O filme é muito sensível, tocante. Aliás, este é um fenômeno moderno, necessitamos tanto de histórias inspiradoras para continuar a nossa própria. Há ainda uma outra característica essencialmente moderna, na classificação de índice de um filme (drama, aventura, comédia, romance etc.), algo atrai o público de hoje para os filmes que contam com a seguinte denominação “baseado na história verídica de fulano”. O contrato com o real é um atrativo a mais, se não absoluto para vermos o filme, lermos o livro, assistirmos a novela etc.

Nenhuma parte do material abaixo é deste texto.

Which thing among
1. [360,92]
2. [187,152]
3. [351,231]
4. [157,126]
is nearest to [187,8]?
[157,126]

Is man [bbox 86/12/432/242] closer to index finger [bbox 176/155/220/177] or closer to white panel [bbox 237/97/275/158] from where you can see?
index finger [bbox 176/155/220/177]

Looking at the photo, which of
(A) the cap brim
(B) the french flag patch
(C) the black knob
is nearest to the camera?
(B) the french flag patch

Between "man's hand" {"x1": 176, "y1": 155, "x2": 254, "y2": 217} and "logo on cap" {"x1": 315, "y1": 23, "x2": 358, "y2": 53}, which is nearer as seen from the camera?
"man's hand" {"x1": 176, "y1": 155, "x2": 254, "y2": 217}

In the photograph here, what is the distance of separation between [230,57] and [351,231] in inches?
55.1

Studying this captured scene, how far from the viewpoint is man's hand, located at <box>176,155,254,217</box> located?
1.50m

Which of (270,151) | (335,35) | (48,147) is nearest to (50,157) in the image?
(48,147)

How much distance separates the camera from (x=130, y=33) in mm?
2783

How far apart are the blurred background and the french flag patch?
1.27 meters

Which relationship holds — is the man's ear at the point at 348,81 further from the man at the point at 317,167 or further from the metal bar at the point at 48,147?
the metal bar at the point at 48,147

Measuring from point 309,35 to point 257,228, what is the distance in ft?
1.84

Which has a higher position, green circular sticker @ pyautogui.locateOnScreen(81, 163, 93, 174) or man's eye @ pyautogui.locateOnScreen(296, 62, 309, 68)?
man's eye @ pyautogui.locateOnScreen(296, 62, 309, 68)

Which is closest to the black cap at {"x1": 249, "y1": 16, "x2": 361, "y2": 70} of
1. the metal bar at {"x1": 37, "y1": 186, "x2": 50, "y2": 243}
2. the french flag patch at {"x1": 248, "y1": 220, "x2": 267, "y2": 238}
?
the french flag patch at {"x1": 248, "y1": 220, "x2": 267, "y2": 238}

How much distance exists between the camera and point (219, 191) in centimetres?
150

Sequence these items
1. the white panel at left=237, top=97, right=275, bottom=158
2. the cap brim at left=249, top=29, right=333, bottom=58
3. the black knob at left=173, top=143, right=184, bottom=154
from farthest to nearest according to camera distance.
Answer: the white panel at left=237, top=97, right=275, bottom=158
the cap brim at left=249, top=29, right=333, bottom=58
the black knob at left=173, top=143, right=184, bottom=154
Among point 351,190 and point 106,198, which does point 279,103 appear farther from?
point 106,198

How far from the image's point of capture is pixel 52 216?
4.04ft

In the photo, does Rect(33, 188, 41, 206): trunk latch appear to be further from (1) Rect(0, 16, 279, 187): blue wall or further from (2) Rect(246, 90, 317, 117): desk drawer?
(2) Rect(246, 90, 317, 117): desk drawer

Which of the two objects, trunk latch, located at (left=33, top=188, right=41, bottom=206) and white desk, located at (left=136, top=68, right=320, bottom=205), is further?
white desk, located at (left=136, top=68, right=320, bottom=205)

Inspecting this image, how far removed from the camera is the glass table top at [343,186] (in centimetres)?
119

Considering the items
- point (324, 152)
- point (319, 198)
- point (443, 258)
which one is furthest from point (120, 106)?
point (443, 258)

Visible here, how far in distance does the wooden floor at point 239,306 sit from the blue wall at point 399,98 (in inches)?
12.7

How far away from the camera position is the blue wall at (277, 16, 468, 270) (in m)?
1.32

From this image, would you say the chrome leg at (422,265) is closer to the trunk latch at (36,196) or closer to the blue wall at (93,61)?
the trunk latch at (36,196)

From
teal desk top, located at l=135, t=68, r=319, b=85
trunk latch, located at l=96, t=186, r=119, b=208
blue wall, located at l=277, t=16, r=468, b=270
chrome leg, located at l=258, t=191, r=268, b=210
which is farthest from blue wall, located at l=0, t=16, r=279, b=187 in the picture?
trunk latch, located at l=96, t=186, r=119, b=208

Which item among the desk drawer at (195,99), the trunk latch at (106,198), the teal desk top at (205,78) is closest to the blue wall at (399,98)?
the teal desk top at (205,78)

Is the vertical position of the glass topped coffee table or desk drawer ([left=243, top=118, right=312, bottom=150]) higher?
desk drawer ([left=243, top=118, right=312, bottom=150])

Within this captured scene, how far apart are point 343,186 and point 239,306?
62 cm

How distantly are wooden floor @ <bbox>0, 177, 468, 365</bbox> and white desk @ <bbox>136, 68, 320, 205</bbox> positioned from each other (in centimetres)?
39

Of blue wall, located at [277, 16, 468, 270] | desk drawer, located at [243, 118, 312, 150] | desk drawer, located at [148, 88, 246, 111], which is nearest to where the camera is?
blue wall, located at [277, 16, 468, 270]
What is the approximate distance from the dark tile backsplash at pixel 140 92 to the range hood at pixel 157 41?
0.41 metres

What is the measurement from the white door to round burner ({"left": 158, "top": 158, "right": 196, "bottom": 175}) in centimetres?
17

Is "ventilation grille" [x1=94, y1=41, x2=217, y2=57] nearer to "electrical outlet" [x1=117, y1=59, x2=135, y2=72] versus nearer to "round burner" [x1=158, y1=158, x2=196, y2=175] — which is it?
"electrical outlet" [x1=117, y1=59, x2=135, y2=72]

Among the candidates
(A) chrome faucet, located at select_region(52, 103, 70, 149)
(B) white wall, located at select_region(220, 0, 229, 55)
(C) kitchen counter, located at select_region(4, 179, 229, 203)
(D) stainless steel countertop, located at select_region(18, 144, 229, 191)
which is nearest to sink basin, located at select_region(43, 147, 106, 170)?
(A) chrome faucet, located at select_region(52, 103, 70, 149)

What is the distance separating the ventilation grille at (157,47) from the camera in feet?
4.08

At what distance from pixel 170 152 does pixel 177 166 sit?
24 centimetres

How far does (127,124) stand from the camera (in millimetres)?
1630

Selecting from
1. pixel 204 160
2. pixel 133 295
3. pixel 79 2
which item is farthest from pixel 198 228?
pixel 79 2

Claro que esse aspecto está ligado ao fato de buscarmos histórias inspiradoras, talvez seja bom saber que a história é real para simplesmente sentir o prazer de ser um humano perfeito e chegar à conclusão que vivemos a procurar pêlo em ovo mesmo. Afinal se o cara tem vontade de viver e escreveu um livro incrível com apenas um olho, por que eu, com minhas duas mãos, meus dois bons olhos, não poderei escrever um livro ou fazer qualquer coisa que seja absolutamente maravilhosa?

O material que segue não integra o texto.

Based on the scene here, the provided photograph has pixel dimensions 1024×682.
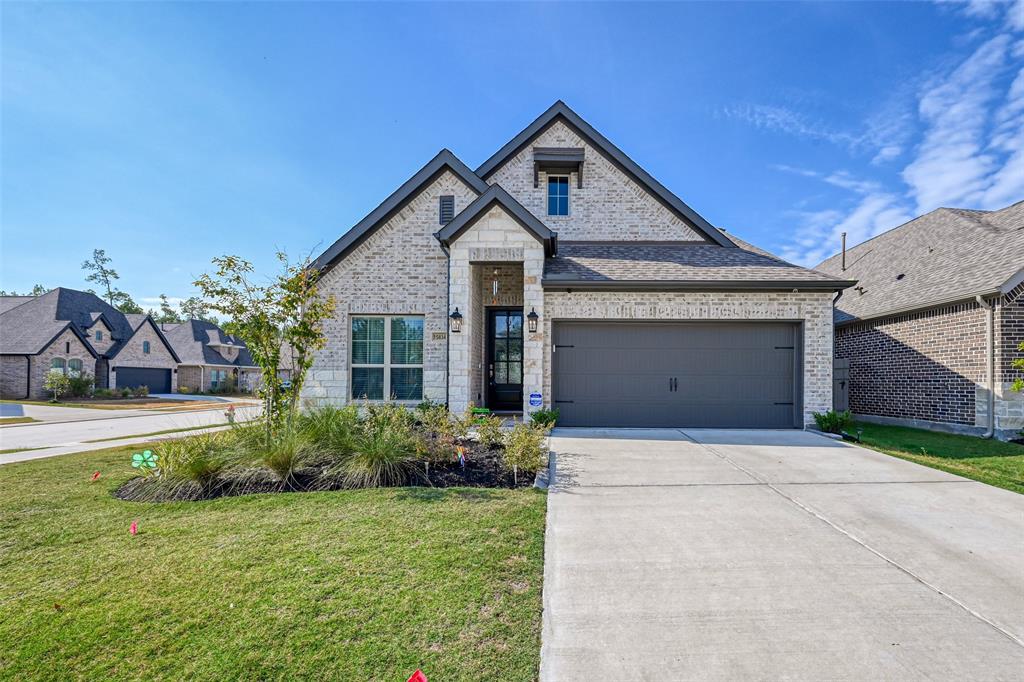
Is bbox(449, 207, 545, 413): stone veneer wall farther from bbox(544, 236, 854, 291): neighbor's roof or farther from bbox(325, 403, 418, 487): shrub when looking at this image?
bbox(325, 403, 418, 487): shrub

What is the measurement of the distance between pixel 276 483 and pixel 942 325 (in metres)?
13.6

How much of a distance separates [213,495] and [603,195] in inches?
447

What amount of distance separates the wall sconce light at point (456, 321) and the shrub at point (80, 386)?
97.3ft

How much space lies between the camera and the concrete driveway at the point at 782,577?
8.20 ft

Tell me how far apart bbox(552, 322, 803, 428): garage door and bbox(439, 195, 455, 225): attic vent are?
12.9 ft

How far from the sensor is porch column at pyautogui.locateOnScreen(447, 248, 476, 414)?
1013cm

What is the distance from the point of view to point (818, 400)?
9.88 m

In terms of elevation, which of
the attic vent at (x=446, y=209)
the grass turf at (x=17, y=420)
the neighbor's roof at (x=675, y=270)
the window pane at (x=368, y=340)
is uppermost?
the attic vent at (x=446, y=209)

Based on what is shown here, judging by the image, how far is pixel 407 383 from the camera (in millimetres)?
11188

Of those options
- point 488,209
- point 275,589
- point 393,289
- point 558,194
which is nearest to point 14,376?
point 393,289

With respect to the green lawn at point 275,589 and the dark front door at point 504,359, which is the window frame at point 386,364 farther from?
the green lawn at point 275,589

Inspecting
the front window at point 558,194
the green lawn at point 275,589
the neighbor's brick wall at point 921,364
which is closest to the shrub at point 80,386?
the green lawn at point 275,589

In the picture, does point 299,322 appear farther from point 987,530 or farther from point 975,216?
point 975,216

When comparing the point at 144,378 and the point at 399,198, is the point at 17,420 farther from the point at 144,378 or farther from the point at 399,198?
the point at 144,378
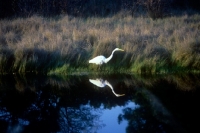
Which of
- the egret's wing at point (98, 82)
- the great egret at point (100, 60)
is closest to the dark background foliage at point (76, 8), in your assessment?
the great egret at point (100, 60)

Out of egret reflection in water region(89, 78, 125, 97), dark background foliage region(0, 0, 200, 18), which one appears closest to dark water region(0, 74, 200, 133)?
egret reflection in water region(89, 78, 125, 97)

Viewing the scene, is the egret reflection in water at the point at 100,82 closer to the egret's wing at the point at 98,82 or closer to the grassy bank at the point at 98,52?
the egret's wing at the point at 98,82

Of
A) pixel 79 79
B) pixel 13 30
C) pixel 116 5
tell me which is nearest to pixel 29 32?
pixel 13 30

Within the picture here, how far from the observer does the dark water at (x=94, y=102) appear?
6809 mm

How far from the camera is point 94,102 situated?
830 cm

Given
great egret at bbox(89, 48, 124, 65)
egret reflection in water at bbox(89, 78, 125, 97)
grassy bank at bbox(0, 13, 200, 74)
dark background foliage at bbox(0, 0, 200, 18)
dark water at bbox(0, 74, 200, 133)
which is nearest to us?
dark water at bbox(0, 74, 200, 133)

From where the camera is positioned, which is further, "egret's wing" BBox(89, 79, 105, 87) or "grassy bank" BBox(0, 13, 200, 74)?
"grassy bank" BBox(0, 13, 200, 74)

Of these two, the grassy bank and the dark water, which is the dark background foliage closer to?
the grassy bank

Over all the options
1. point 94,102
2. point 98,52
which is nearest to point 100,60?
point 98,52

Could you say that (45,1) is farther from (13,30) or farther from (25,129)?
(25,129)

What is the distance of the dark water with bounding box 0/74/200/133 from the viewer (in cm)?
681

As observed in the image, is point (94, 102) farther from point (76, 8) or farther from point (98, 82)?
point (76, 8)

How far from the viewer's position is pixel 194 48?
1169cm

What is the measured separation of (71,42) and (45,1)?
9.11m
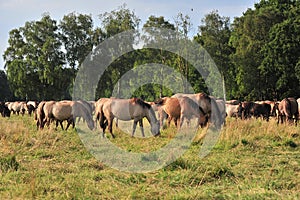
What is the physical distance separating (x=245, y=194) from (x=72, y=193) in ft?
9.15

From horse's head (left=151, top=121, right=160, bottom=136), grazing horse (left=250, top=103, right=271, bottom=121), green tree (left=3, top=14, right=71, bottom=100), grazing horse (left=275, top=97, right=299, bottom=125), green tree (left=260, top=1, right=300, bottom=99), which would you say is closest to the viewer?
horse's head (left=151, top=121, right=160, bottom=136)

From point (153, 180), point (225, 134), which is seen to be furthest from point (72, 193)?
point (225, 134)

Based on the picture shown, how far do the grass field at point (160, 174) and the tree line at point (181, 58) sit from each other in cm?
2722

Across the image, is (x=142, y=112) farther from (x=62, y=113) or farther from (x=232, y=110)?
(x=232, y=110)

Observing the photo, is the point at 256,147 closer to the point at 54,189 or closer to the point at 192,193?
the point at 192,193

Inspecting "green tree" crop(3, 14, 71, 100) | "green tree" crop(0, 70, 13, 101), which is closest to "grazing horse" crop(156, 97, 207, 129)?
"green tree" crop(3, 14, 71, 100)

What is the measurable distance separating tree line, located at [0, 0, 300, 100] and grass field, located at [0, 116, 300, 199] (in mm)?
27216

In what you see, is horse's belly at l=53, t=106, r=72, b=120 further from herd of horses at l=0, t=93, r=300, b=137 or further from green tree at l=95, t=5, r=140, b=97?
green tree at l=95, t=5, r=140, b=97

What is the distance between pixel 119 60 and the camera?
144 ft

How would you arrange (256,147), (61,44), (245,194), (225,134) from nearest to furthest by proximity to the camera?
(245,194) → (256,147) → (225,134) → (61,44)

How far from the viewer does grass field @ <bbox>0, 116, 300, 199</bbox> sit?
21.0 feet

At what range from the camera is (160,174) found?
7.82 m

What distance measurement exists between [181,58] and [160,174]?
115 ft

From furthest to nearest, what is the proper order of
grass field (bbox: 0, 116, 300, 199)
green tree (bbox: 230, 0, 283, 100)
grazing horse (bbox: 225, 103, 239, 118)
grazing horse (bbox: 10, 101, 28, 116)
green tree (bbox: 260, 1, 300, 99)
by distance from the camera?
Result: grazing horse (bbox: 10, 101, 28, 116) < green tree (bbox: 230, 0, 283, 100) < green tree (bbox: 260, 1, 300, 99) < grazing horse (bbox: 225, 103, 239, 118) < grass field (bbox: 0, 116, 300, 199)
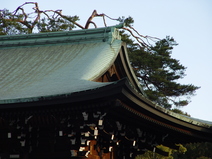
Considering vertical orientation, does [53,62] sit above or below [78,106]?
above

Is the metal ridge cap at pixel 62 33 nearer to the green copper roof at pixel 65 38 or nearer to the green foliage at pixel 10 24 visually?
the green copper roof at pixel 65 38

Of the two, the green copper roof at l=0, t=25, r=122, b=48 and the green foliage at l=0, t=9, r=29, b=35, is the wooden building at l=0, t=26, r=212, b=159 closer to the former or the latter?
the green copper roof at l=0, t=25, r=122, b=48

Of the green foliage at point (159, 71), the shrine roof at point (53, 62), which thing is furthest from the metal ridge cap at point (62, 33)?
the green foliage at point (159, 71)

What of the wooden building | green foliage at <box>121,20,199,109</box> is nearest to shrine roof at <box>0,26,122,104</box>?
the wooden building

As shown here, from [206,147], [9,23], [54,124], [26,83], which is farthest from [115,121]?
[9,23]

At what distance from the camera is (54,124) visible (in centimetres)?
1192

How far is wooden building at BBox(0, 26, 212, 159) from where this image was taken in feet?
36.2

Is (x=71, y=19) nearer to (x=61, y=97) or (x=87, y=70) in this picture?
(x=87, y=70)

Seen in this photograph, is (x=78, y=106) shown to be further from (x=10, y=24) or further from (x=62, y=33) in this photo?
(x=10, y=24)

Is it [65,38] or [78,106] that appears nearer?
[78,106]

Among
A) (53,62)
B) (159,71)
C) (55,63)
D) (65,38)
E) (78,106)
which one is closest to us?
(78,106)

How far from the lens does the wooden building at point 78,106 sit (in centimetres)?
1104

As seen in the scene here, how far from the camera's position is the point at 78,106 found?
36.5 feet

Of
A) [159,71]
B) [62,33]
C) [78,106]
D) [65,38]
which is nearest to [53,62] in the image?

Na verdade, talvez seja apenas a velha magia da arte só que se readaptando a um mundo cada vez mais órfão de motivos. Na arte, podemos viver uma vida que não é a nossa, ter uma vontade que não é a nossa, por isso o grande sucesso do cinema americano e seus “happys ends”, algo artificialmente construído para fazer o mundo acreditar que o padrão americano é o melhor, afinal os EUA não podem deixar de ser a terra das oportunidades. No cinema europeu, temos uma visão um pouco diferente, a tentativa de inovar, de transformar, mesmo como no caso de O Escafandro e a Borboleta, que é uma história real, um filme em uma obra de arte. Essa não é uma regra, pois nem todo o filme europeu consegue ser uma obra de arte. Mas, certamente, por uma série de questões que não cabe aqui discutir, o compromisso com a arte é outro.

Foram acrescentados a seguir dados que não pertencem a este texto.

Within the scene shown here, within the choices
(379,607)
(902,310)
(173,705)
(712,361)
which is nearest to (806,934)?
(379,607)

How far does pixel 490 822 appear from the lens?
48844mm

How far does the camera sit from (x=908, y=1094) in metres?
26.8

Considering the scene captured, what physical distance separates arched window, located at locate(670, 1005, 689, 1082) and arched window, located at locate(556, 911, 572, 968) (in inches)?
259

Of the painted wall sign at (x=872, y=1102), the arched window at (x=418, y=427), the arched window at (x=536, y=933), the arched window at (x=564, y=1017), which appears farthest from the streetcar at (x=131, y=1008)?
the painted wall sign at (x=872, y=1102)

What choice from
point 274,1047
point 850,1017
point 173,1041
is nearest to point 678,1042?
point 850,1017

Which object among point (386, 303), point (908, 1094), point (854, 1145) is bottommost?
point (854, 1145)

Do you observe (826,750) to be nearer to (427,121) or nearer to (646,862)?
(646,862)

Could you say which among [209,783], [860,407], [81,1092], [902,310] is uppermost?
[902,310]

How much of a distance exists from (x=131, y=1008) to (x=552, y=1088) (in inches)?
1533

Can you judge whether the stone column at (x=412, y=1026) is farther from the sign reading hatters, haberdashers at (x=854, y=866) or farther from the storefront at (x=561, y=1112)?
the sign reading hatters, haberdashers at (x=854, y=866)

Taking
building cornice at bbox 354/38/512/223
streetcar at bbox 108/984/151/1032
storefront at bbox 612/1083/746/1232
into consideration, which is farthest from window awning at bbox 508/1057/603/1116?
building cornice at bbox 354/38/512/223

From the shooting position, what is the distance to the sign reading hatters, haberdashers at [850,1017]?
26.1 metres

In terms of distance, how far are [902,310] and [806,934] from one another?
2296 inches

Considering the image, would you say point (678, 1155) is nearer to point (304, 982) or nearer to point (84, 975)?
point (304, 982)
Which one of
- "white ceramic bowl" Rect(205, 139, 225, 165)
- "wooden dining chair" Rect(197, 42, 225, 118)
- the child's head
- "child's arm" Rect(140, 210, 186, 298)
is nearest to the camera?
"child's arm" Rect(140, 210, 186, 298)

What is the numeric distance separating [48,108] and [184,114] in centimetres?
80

O filme do diretor Julian Schnabel não só transforma o livro em um filme, mas faz mais do que isso coloca elementos próprios do cinema que tornam a história ainda mais tocante, os flash-backs do protagonista são uma contraposição dolorosa ao estado presente do personagem no filme. Os travelings (cenas em que a câmera segue o personagem em um carro, trem etc.) são a antítese do estado de Jean-Do, a que se notar aqui a boa influência do clássico Acossado do diretor Jean-Luc Godard. Entre as cenas, Jean-Do sempre é mostrado dentro de um escafandro mergulhado no mar, revelando como tudo à sua volta continua exatamente igual, a vida segue seu curso, ele é que está preso ao seu escafandro.
Um filme todo feito de duplos como o próprio nome sugere, a vida do protagonista que foi cortada ao meio; com a vida perdida ficaram a mulher amada, o glamour, o movimento; na vida que restou, ficaram a ex-esposa, os filhos, a paralisia, apareceu uma ortofonista que tornou seu livro possível. A grande questão de filmes como este sempre é o que de fato acontece com alguém que passa por este tipo de tragédia. O velho clichê não deixa de ser repetido, afinal após o acidente Jean-Do passa a ser uma nova pessoa e os acontecimentos passados tão recentemente, são agora quase que mágicos. A convivência com a família, o abraço do filho, do pai e até a ex-esposa são supervalorisados, tornam-se quase que sagrados. Mas, além da velha moral das fábulas, “Dê valor à sua vida porque você nunca sabe o dia de amanhã”, vemos que o protagonista não se amaldiçoa pelo que aconteceu e pela falta de responsabilidade com sua vida antes do acidente. Ele busca novos motivos para continuar vivendo e é deliciosamente irônico com seu estado atual, acha graça da saliva que escorre dos seus lábios inertes, fica dizendo a si mesmo que não é justo olhar as médicas bonitas sem poder fazer nada.
Ao final do filme, ficamos com a sensação que na verdade o filme é sim uma celebração da vida não uma lamuriação.
A metáfora da borboleta ganha um novo sentido.
Destaque para as incríveis atuações do protagonista Mathieu Amalric (Jean Dominique Bauby) e da coadjuvante Emmanuelle Seigner (Céline Desmoulins).